Contiguity in Google Maps directions
The term contiguous sounds a bit technical, but the concept is quite simple. It is useful to understand what it means if you are planning any complicated trips.
- In the strict definition, contiguous means very closely connected in space or time, or connected without a break, or contained within a common boundary.
You can drive without without a break from Florida to Alaska, as it's all one land mass. But, in most contexts, one wouldn't say these states are very close together. Also, you need to cross Canada; that is, you need to leave the common boundary of the USA. So the trip from Florida to Alaska is contiguous in one sense of the strict definition, but not in two others.
In the context of driving directions "contiguous" is usually taken to mean connected without a break. But don't let the 'Florida to Alaska' example lead you to think that contiguous driving directions require a contiguous land mass. For instance, Google Maps directions can be found from England to other European countries, and all these journeys require crossing a stretch of water.
So the break in continuous without a break is rather arbitrarily defined by Google, perhaps based on political or other issues. For instance, these days, England and France are not in contention, so directions are given between London and Paris. But you can't get directions from Cairo in Egypt to Jerusalem in Israel. But even if countries get on well, you aren't guaranteed directions in certain situations. For instance, I haven't found any directions from European to African or American cities.
So Google maps has an inconsistent limitation.

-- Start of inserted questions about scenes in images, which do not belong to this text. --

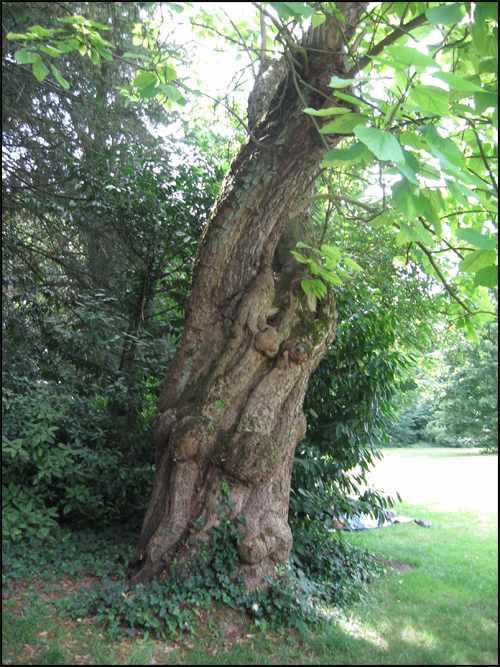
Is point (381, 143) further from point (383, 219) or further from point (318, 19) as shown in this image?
point (383, 219)

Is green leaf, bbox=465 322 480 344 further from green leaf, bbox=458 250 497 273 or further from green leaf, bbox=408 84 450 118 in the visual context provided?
green leaf, bbox=408 84 450 118

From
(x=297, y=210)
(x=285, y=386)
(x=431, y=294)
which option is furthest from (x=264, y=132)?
(x=431, y=294)

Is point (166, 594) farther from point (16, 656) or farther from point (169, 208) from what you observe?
point (169, 208)

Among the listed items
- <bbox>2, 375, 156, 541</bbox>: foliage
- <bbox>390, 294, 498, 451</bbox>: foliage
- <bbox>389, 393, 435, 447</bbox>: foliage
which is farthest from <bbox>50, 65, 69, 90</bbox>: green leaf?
<bbox>389, 393, 435, 447</bbox>: foliage

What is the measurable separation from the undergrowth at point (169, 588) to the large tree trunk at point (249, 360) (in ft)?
0.41

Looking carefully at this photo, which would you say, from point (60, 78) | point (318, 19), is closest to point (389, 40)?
point (318, 19)

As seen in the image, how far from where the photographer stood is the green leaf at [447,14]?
171 centimetres

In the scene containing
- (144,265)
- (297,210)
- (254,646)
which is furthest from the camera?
(144,265)

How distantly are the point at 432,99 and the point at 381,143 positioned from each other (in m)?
0.34

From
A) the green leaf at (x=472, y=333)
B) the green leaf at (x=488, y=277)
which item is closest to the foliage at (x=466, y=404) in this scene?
the green leaf at (x=472, y=333)

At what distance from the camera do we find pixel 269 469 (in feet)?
11.7

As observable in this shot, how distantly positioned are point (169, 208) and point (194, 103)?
3.44 metres

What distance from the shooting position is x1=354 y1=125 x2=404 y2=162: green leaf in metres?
1.42

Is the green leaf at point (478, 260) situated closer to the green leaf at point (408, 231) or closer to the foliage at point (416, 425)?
the green leaf at point (408, 231)
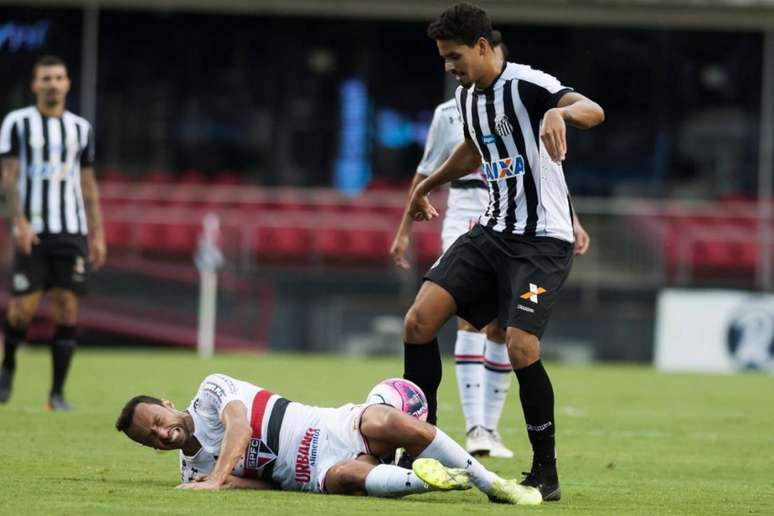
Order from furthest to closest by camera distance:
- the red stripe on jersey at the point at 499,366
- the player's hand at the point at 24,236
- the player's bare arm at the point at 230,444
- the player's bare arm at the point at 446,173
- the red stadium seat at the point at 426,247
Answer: the red stadium seat at the point at 426,247 < the player's hand at the point at 24,236 < the red stripe on jersey at the point at 499,366 < the player's bare arm at the point at 446,173 < the player's bare arm at the point at 230,444

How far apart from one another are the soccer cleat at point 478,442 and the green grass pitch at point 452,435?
221 mm

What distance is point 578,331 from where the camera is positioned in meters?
20.0

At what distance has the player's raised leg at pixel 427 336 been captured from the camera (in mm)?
7441

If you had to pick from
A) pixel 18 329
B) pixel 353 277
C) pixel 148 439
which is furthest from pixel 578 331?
pixel 148 439

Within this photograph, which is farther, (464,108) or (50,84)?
(50,84)

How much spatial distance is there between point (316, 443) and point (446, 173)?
159 cm

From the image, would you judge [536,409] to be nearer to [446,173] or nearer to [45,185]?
[446,173]

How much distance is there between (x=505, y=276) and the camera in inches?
291

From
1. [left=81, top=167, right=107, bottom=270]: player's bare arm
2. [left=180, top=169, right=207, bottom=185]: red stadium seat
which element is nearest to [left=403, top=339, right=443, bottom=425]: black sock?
[left=81, top=167, right=107, bottom=270]: player's bare arm

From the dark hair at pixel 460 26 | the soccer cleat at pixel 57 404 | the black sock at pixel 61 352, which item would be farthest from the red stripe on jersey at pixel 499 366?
the soccer cleat at pixel 57 404

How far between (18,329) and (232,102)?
50.8 feet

Going from London to Dublin is just the same as going from London to New York, in the sense that both involve a hop over some water. You might, for instance, imagine an art loving jet setter wanting directions on how to get from Tate Modern to MoMA, why can't Google provide them, including directions to Heathrow and from JKF?
Examples of where contiguity breaks down for Google maps directions:
- Between continents, e.g. between Africa and America, or Australia and the USA.
- Between North and Central America. You can get directions from Houston to Anchorage, or Toronto, but not from Houston to Mexico City.
- Between Central and South America.
- Between Europe and Russia. You can't get Google map directions from London to Moscow. Note that Multimap, a UK based company, does provide such directions. But Multimap also has flaws, it doesn't cover as many countries as Google Maps.
Strangely, Google Maps is prepared to give directions from England to France, without specifying towns, but not from USA to Canada. It may be that Google reckons there are just too many routes between USA and Canada to make it sensible to offer suggestions, but surely it should offer a few just to show that you can actually get from the USA to Canada!
- When testing for contiguity between two countries try and include detailed from and to information, or at the names of major towns.